__Task description__: Lines from the one with "Imperativo negativo" up to and including the one with "Learning Simplified – Workshop series 4" are to be copied exactly from the records below, without their pictures.

[Data listing — start]

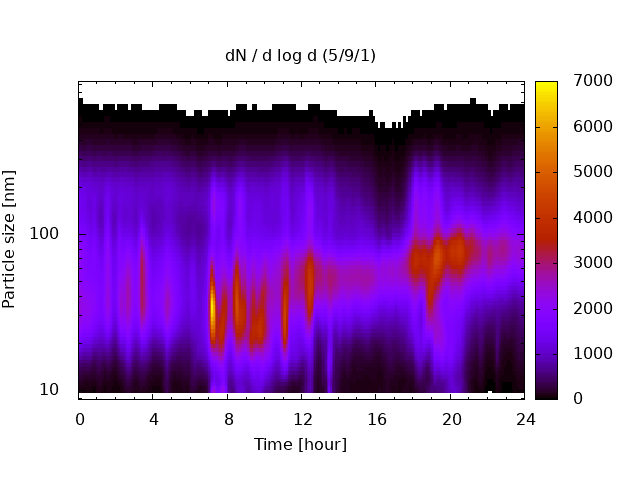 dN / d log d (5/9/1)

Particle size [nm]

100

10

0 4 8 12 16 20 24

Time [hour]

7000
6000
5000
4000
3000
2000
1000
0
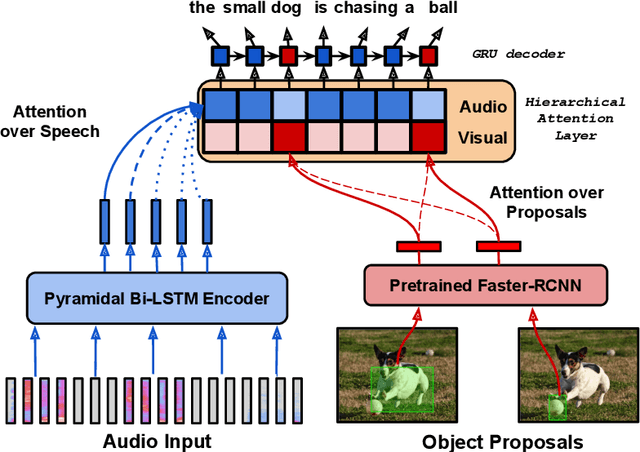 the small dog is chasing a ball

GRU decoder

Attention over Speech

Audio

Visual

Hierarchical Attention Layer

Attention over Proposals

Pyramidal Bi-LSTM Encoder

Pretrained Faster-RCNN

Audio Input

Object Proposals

[Data listing — finish]
[Data listing — start]

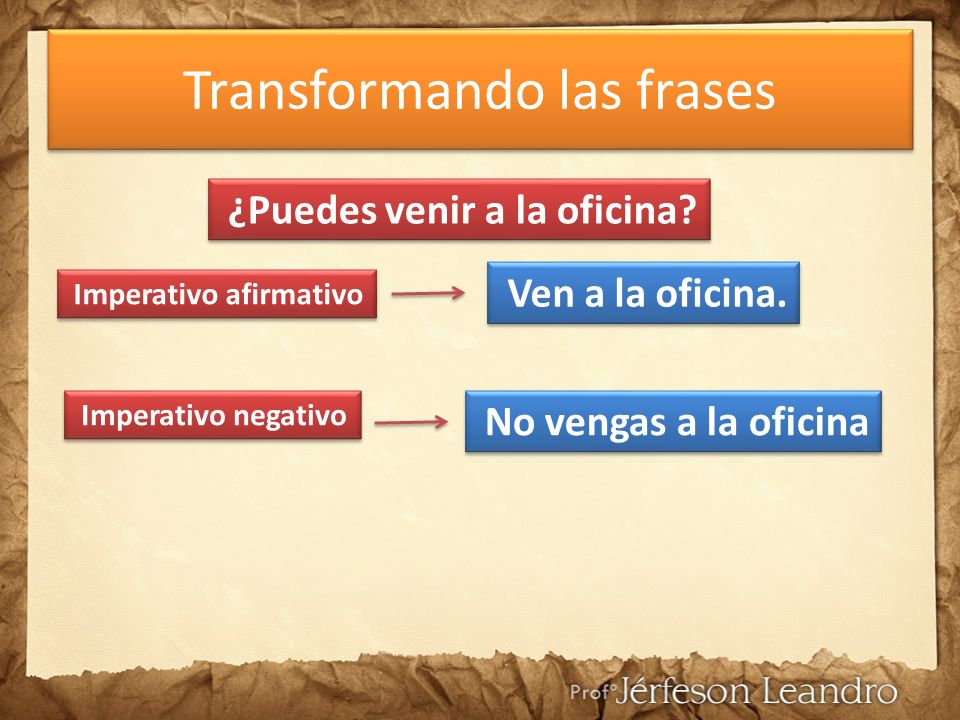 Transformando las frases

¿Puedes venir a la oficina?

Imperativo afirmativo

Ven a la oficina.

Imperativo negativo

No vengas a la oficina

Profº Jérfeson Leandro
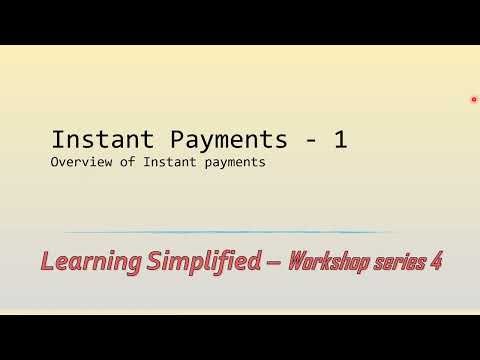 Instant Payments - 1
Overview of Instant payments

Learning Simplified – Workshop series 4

[Data listing — finish]
[Data listing — start]

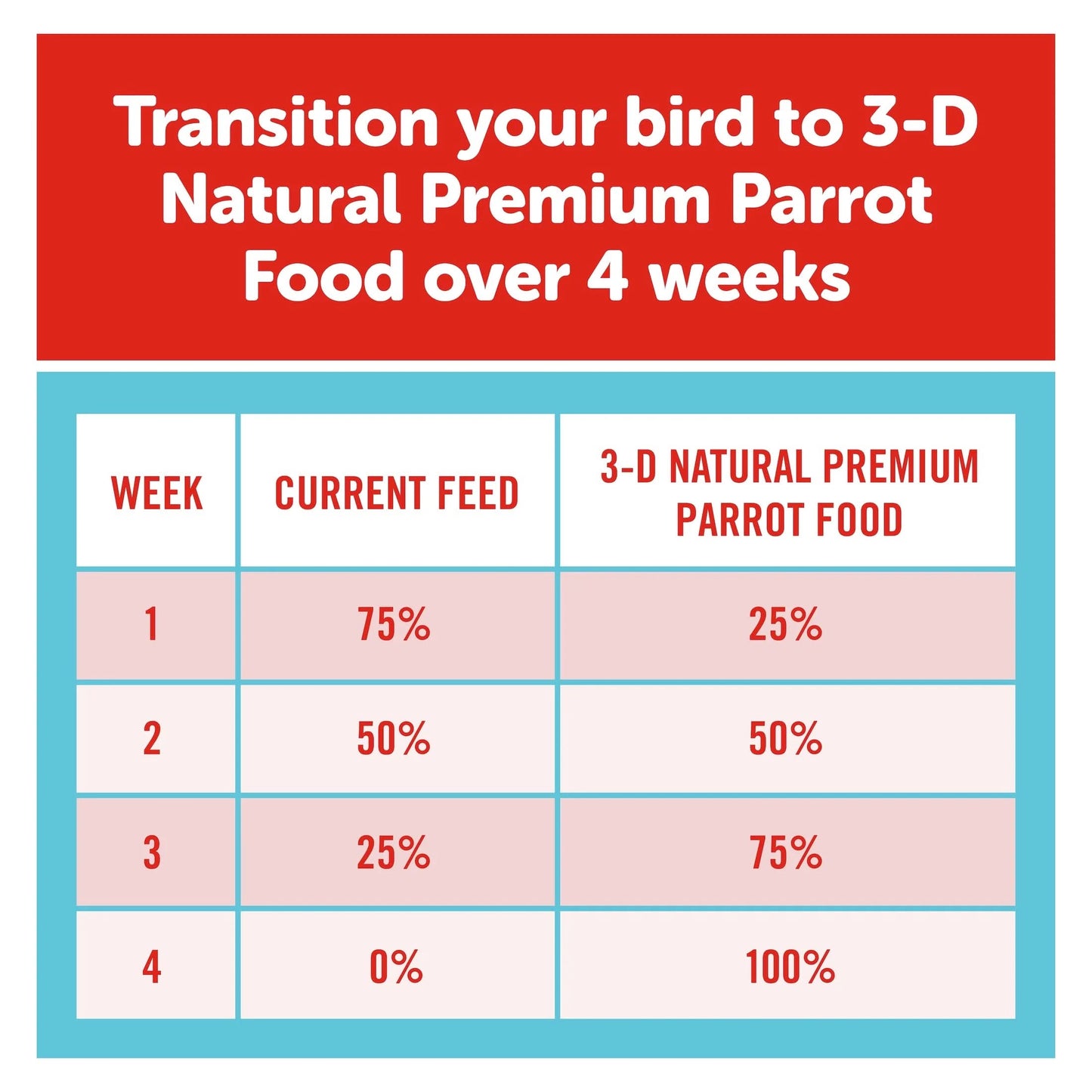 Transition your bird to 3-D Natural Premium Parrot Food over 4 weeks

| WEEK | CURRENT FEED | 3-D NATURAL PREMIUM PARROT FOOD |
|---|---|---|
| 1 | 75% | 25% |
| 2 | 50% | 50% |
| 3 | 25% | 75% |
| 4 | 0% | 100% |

[Data listing — finish]

__Task solution__:
Imperativo negativo

No vengas a la oficina

Profº Jérfeson Leandro
 Instant Payments - 1
Overview of Instant payments

Learning Simplified – Workshop series 4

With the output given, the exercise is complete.